🤖 AI Summary
This work addresses the challenge of generating natural, diverse, and contextually appropriate listener body reactions from a speaker’s utterances in human–agent interaction. We propose ReactMotion, a novel framework that, for the first time, enables end-to-end modeling of the joint relationships among text, audio, emotion, and motion, augmented with a preference learning objective to optimize reaction appropriateness.
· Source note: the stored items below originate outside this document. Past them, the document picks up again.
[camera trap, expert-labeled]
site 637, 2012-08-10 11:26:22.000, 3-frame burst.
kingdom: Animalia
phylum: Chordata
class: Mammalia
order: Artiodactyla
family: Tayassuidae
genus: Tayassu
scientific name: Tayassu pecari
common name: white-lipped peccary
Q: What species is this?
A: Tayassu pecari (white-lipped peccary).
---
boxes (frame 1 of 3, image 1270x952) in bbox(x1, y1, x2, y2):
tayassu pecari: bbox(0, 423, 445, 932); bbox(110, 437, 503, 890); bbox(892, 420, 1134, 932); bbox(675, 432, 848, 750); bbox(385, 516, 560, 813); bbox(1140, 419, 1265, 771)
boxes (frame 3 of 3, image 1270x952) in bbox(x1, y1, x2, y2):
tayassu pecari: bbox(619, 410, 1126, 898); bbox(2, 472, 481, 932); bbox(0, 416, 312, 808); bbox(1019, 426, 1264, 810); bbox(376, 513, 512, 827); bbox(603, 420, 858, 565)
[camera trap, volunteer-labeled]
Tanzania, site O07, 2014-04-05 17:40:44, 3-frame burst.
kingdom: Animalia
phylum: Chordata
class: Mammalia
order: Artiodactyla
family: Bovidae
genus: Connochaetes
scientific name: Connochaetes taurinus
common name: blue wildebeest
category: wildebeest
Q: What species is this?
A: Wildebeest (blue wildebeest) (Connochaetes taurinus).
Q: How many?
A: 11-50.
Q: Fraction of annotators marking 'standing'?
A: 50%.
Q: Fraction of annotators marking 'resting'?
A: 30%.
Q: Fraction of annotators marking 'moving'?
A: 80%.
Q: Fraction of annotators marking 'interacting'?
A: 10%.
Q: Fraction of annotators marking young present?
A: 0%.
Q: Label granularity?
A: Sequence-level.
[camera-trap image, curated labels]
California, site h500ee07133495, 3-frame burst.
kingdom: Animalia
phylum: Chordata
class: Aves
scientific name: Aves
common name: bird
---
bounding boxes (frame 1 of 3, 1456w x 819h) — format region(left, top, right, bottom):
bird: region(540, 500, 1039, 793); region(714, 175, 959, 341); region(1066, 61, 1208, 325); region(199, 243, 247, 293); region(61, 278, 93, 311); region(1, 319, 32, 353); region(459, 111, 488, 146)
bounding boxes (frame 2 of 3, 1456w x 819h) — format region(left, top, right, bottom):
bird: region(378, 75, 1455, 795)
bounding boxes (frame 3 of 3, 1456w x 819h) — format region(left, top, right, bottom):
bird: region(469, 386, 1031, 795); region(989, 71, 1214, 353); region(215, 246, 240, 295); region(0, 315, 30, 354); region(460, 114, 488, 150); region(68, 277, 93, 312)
To support this approach, we introduce ReactMotionNet, a large-scale one-to-many dataset of listener motions, and design a preference-based evaluation protocol focused on reaction quality. Experimental results demonstrate that our method significantly outperforms both retrieval-based baselines and cascaded large language model approaches in terms of motion naturalness, diversity, and contextual responsiveness.
📝 Abstract
In this paper, we introduce a new task, Reactive Listener Motion Generation from Speaker Utterance, which aims to generate naturalistic listener body motions that appropriately respond to a speaker's utterance. However, modeling such nonverbal listener behaviors remains underexplored and challenging due to the inherently non-deterministic nature of human reactions. To facilitate this task, we present ReactMotionNet, a large-scale dataset that pairs speaker utterances with multiple candidate listener motions annotated with varying degrees of appropriateness. This dataset design explicitly captures the one-to-many nature of listener behavior and provides supervision beyond a single ground-truth motion. Building on this dataset design, we develop preference-oriented evaluation protocols tailored to evaluate reactive appropriateness, where conventional motion metrics focusing on input-motion alignment ignore. We further propose ReactMotion, a unified generative framework that jointly models text, audio, emotion, and motion, and is trained with preference-based objectives to encourage both appropriate and diverse listener responses. Extensive experiments show that ReactMotion outperforms retrieval baselines and cascaded LLM-based pipelines, generating more natural, diverse, and appropriate listener motions.